Unlike previous papers that carried out their analysis on synthetic cases, Bashi-Azghadi et al. (2016) worked on a real case with a nonlinear optimisation method which minimises the number of probing wells and average regret in estimating polluted area. The site is a highly polluted oil refinery due to leakage from several tanks and the contaminant release is known. To minimise the number of probing wells, the authors used a Monte Carlo analysis to assess uncertainties with a large number of randomly generated scenarios considering several variables such as the oil tank position at the origin of the contamination. The method permits the location of the source with a limited number of observations.

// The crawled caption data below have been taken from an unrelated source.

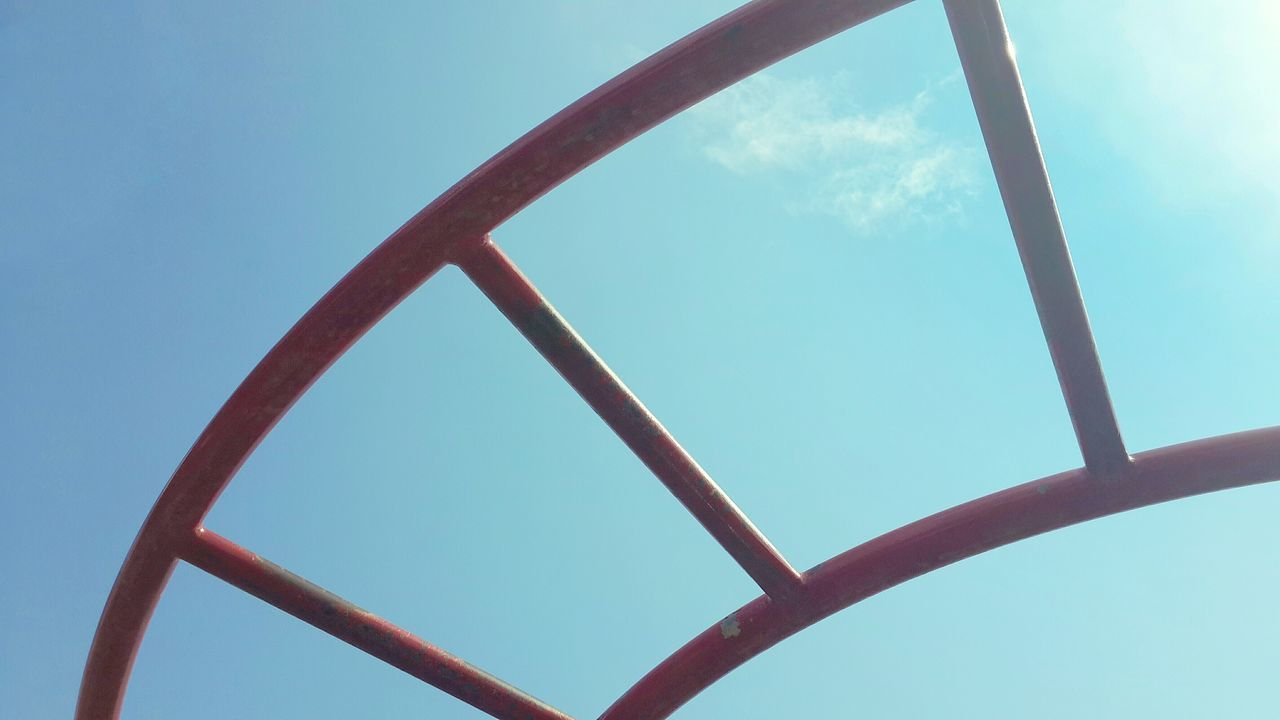 Low Angle View Of Metallic Ladder Against Sky
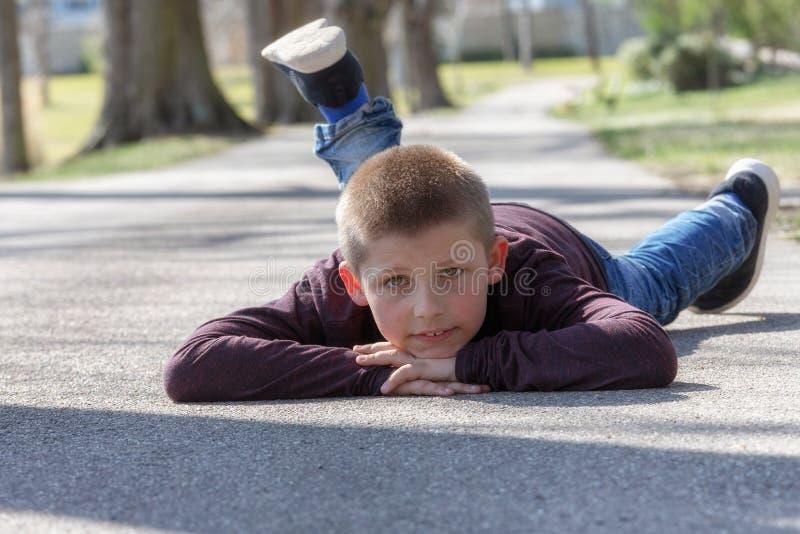 Gulligt litet barn, blond litet barnpojke som spelar utomhus att ligga p? gatan arkivbilder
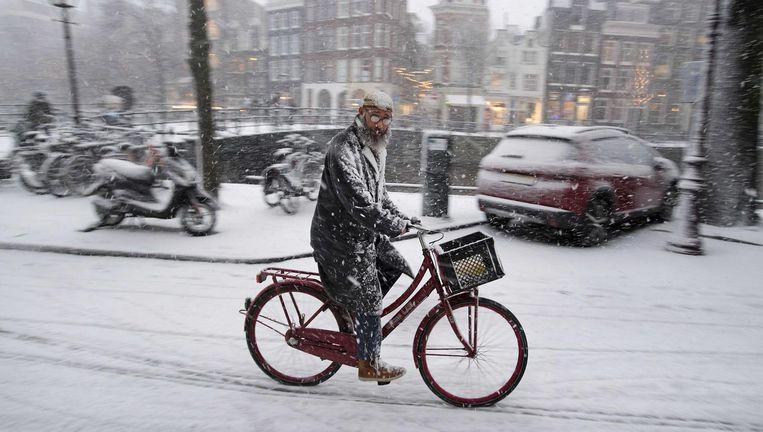 Een man trotseert al fietsend de sneeuw. Beeld anp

During the last 20 years, geostatistical approaches have been used for source identification. Snodgrass and Kitanidis (1997) used a geostatistical method combined with Bayesian theory (Tarantola, 1987) to localise a source between two potential zones in a 1D homogeneous synthetic case with a concentration release. They considered known hydraulic conductivity fields (K fields) and dispersivities (α). Michalak and Kitanidis (2004a) used geostatistical inverse modelling for contaminant source identification in a real site with observed field data with known hydraulic and transport parameters. This study showed that the history of contamination can be estimated with a good precision. Gzyl et al. (2014) worked also in a real site with several sources using a multi-step approach to identify the contaminant release history with a geostatistical method. Butera et al. (2013) developed an analytical method for source localisation based on the geostatistical approach used by Snodgrass and Kitanidis (1997).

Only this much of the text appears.